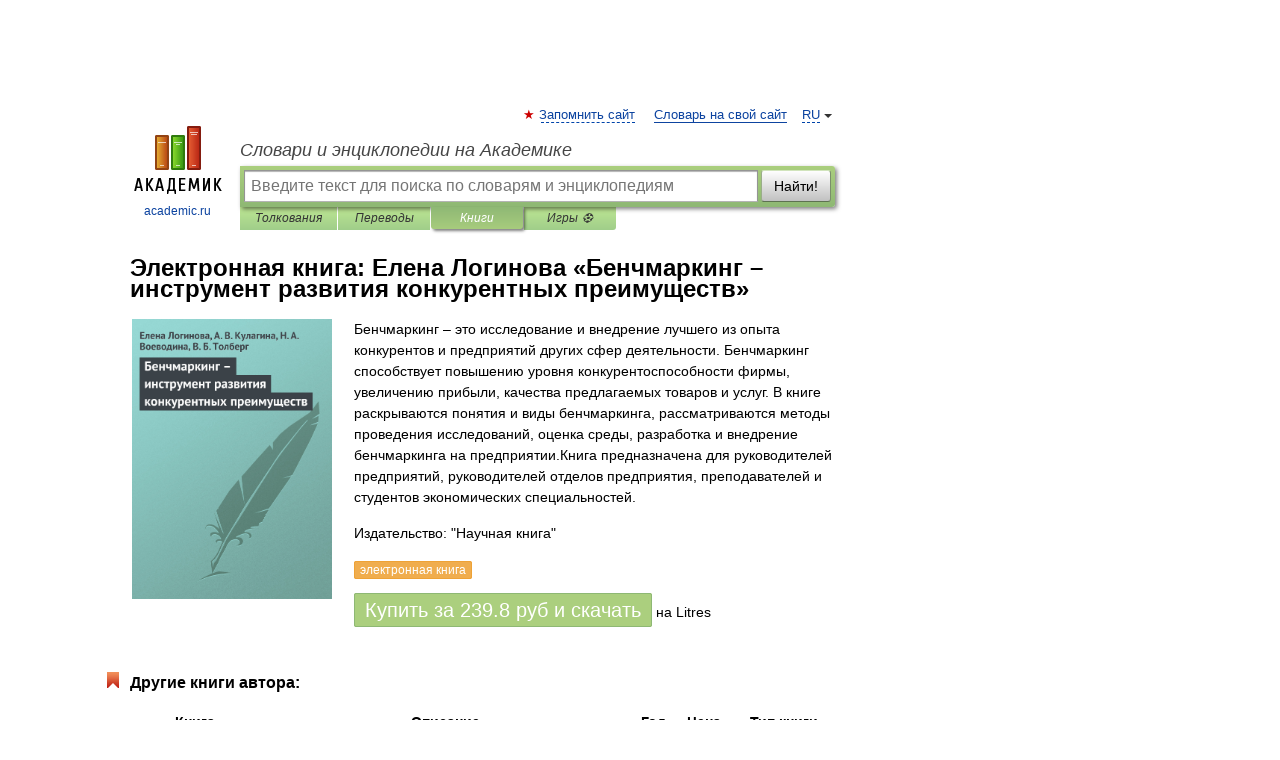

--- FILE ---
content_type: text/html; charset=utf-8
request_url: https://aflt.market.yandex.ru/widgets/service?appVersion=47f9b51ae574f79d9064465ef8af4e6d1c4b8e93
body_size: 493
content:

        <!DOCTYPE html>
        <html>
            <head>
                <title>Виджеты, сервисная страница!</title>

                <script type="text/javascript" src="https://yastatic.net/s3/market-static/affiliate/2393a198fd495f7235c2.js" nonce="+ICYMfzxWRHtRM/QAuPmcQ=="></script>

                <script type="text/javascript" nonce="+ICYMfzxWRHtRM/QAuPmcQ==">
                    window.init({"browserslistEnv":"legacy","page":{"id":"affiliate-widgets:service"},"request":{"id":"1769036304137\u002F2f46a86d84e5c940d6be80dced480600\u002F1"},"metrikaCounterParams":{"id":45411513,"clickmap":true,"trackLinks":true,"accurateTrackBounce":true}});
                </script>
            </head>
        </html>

▸ **Your instructions**
Go through the records and report each line that contains "widgets".

▸ **Response to the task**
request_url: https://aflt.market.yandex.ru/widgets/service?appVersion=47f9b51ae574f79d9064465ef8af4e6d1c4b8e93
                    window.init({"browserslistEnv":"legacy","page":{"id":"affiliate-widgets:service"},"request":{"id":"1769036304137\u002F2f46a86d84e5c940d6be80dced480600\u002F1"},"metrikaCounterParams":{"id":45411513,"clickmap":true,"trackLinks":true,"accurateTrackBounce":true}});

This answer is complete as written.